If I saw that up the flagpole at camp now I’d be very worried about that person’s gut health. Like, why are you shitting black?

COURT: Here’s a pearler of a revenge attack.


COURT: First of all, why.

MEL: I have so many issues with this.

COURT: Secondly, how the fuck did they get the pillow OUT from under their head and swap it with the Booger Pillow without waking them up? Was ‘Boogy Monster’ from NSW actually Indiana Jones?

MEL: I question the authenticity of this story, big time. But I also question the sanity of whoever came up with this even if it IS fake.

COURT: It was some stoked intern on their fourth wine at 2pm, spinning the big ‘Spill A Secret’ wheel like “Best friend sleepover” *spins wheel* “snotty pillow switchout!!!”

COURT: LESBIANS!!!!!! OMG I’m the brother.

MEL: Imagine being this kid’s dad and finding a graphic lesbian sex image in their shoe bag.

COURT: Even better, imagine walking into the kitchen and your dad’s there holding up a porno spread of two women having a go.

MEL: I also love how the FRIEND is too embarrassed to come back to her house, but we get no word on how her dad dealt with that whole scenario.

COURT: I would simply divorce my family and move countries. “Steve? Sorry I don’t know him and I certainly don’t know about the porno poster incident of 2003.”

COURT: Speaking of bloody masterful revenge, how’s this:

MEL: It’s SO SPECIFIC! That takes so much planning!

COURT: First of all how DARE you ruin Kiara’s new white mini do you KNOW how long she had to sweet talk her parents into buying that for her?????

+++++

_DESCRIPTION OF THE TASK_
In the Court and Mel exchange, what color is Kiara's new mini? The rows that come after this text are drawn from a separate source.

+++++

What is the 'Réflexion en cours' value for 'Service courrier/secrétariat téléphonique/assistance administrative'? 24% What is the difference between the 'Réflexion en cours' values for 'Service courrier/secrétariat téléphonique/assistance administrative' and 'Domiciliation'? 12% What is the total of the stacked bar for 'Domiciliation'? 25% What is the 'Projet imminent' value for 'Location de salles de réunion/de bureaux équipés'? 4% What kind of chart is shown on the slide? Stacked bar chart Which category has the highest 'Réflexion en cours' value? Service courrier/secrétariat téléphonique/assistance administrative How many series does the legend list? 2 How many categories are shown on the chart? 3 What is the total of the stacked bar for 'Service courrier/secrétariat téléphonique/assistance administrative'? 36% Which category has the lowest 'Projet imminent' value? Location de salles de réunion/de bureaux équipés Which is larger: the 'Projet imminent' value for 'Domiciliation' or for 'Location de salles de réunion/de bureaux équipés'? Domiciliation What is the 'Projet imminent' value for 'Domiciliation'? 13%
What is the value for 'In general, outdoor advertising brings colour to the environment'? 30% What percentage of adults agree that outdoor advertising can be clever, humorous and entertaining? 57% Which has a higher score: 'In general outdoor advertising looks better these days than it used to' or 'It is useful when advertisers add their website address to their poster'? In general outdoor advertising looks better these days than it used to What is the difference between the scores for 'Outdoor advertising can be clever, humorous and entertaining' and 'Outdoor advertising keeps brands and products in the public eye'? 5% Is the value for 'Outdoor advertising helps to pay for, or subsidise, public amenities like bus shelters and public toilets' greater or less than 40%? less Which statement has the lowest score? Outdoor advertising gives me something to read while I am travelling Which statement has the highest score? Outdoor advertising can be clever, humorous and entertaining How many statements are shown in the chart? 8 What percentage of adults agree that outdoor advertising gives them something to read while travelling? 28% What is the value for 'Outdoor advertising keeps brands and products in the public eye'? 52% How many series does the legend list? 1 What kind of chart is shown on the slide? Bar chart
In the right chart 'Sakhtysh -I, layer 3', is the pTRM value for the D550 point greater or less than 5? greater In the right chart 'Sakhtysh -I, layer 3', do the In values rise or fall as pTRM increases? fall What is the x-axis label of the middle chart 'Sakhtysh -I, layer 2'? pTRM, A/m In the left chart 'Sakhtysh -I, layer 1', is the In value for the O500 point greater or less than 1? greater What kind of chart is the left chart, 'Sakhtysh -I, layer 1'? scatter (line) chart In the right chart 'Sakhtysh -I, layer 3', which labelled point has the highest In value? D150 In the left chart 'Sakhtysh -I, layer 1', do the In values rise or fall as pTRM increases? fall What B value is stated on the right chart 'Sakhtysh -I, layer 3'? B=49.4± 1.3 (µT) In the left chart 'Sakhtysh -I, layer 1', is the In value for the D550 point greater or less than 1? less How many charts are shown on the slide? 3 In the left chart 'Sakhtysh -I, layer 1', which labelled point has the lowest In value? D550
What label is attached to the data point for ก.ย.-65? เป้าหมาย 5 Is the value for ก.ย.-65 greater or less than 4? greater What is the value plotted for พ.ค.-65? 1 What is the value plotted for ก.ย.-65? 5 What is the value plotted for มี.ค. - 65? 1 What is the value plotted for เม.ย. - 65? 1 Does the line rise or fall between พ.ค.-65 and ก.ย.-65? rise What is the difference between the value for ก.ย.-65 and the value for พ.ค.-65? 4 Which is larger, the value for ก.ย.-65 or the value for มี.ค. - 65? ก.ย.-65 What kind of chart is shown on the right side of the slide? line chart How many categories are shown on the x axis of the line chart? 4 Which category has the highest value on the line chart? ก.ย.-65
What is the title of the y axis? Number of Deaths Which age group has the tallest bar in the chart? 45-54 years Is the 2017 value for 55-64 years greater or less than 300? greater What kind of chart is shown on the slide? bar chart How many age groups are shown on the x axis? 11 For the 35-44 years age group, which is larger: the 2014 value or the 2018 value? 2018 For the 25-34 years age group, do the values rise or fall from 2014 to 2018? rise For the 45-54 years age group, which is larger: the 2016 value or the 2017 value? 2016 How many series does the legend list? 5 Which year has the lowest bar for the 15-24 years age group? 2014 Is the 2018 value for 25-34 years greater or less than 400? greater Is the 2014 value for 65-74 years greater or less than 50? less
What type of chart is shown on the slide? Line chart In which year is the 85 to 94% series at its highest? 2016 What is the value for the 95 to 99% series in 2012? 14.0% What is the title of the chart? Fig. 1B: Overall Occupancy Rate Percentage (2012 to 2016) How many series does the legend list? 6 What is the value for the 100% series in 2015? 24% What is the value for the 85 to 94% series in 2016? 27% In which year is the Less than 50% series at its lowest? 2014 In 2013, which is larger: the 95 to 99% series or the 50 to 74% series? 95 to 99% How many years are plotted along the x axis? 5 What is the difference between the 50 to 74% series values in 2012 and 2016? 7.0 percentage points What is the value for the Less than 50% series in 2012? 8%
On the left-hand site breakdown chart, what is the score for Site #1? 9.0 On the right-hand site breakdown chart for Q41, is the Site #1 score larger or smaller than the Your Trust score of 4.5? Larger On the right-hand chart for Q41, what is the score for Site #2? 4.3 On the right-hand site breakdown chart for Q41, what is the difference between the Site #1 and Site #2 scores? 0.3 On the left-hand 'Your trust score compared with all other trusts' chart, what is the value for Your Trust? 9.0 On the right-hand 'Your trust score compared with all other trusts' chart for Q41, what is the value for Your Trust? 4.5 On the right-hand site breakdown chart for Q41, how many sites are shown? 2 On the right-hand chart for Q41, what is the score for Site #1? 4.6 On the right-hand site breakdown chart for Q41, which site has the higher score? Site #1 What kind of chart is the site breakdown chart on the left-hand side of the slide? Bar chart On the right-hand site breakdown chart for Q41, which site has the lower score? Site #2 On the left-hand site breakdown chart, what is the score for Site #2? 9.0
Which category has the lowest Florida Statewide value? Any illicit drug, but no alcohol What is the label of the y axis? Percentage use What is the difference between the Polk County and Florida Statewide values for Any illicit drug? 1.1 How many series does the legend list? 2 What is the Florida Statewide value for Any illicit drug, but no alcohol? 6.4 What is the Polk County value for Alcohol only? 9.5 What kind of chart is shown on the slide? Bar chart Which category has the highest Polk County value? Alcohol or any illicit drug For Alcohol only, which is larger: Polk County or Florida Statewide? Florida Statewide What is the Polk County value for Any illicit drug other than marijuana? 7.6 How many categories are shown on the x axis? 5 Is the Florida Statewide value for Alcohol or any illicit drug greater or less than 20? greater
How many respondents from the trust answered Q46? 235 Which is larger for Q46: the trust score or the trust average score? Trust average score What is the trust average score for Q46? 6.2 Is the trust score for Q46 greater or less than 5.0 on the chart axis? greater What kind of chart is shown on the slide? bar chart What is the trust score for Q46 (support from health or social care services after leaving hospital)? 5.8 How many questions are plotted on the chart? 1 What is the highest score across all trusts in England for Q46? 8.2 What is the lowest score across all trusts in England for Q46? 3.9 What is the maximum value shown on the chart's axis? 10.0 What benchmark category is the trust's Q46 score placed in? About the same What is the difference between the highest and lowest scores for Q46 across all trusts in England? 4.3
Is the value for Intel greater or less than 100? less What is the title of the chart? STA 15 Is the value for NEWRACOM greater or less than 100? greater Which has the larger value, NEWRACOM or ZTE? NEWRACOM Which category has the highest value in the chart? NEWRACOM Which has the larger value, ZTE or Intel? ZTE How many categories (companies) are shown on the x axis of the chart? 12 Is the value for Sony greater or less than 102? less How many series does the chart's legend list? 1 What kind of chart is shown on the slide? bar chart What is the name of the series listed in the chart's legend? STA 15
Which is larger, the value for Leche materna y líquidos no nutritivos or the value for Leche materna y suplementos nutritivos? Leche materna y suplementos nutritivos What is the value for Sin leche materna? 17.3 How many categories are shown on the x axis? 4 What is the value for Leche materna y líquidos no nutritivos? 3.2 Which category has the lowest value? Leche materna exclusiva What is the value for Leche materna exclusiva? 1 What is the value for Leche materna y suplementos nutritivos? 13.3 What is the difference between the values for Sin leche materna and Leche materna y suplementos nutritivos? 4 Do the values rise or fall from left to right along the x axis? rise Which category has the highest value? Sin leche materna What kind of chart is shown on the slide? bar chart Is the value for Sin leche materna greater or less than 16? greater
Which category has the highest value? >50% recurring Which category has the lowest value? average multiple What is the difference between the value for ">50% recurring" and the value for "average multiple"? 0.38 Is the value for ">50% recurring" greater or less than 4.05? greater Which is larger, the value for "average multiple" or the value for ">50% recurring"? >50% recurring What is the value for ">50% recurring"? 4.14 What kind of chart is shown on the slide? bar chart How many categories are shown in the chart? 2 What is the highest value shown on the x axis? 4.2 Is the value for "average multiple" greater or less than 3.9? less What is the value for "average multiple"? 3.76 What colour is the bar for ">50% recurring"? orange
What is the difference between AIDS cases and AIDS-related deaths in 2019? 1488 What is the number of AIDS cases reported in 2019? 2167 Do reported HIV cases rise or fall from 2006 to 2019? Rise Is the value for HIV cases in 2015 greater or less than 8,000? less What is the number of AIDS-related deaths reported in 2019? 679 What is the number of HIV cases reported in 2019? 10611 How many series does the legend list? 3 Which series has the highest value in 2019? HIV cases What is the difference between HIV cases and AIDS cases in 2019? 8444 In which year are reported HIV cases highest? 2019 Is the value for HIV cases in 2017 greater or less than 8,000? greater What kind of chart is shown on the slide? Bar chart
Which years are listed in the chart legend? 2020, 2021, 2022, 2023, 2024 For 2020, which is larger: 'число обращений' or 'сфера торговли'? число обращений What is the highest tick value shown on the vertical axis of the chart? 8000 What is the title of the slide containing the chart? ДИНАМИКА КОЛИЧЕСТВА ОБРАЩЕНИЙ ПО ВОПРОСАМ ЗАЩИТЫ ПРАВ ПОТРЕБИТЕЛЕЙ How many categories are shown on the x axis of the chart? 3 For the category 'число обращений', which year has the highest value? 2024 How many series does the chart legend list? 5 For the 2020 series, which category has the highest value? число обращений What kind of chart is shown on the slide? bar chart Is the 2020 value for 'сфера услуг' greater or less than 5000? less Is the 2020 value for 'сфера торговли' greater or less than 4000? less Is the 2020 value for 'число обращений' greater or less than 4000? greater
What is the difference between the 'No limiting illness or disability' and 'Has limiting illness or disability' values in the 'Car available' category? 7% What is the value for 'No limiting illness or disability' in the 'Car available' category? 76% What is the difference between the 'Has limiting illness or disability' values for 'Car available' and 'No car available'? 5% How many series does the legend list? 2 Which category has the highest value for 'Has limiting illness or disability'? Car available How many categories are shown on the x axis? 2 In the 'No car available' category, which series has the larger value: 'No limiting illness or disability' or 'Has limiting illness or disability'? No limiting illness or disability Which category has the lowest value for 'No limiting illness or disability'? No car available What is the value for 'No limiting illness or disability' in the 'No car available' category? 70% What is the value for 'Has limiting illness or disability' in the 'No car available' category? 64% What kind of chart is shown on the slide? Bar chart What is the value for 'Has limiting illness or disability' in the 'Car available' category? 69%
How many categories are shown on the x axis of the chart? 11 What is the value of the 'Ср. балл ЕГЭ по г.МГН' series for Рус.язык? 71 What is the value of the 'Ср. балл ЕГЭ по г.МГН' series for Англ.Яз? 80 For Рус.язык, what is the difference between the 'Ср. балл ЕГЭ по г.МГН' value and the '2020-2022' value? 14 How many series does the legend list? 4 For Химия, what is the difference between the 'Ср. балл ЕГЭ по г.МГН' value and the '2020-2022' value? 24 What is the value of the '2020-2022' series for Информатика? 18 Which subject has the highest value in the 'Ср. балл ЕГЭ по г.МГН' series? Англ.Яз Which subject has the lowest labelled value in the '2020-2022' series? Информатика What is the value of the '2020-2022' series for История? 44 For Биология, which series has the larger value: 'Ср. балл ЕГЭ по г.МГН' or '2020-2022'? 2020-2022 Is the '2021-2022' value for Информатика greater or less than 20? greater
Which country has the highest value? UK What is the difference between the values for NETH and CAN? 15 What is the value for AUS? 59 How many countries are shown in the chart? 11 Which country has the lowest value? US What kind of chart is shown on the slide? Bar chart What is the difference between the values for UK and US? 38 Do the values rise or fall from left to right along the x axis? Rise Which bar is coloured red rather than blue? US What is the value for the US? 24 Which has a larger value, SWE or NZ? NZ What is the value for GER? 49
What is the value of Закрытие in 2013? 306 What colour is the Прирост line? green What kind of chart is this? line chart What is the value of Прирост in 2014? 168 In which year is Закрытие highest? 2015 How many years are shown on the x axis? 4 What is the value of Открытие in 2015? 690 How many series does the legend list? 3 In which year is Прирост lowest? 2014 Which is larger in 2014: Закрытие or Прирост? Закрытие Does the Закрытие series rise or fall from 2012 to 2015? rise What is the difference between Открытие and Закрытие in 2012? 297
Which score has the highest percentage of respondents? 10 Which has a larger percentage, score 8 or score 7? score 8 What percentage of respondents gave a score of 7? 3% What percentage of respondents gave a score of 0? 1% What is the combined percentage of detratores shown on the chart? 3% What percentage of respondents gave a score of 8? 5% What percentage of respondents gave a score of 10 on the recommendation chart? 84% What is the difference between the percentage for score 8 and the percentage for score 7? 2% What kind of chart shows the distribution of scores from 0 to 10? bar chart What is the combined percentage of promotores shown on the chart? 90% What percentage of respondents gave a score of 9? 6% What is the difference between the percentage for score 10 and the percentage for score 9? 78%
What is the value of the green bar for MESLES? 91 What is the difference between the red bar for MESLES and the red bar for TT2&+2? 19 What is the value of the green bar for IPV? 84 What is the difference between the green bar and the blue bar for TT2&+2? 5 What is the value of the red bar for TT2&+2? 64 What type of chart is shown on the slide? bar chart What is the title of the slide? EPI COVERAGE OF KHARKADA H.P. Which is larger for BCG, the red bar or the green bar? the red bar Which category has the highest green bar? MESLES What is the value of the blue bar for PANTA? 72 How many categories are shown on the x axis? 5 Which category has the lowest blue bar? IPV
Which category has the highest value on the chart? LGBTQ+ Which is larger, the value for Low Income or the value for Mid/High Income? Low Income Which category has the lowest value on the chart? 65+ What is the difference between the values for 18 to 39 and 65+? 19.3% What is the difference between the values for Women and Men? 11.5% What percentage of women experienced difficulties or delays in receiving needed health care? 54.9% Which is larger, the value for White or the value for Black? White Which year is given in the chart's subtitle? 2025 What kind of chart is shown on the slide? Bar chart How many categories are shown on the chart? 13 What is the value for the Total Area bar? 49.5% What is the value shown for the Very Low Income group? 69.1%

+++++

_OUTPUT_
White.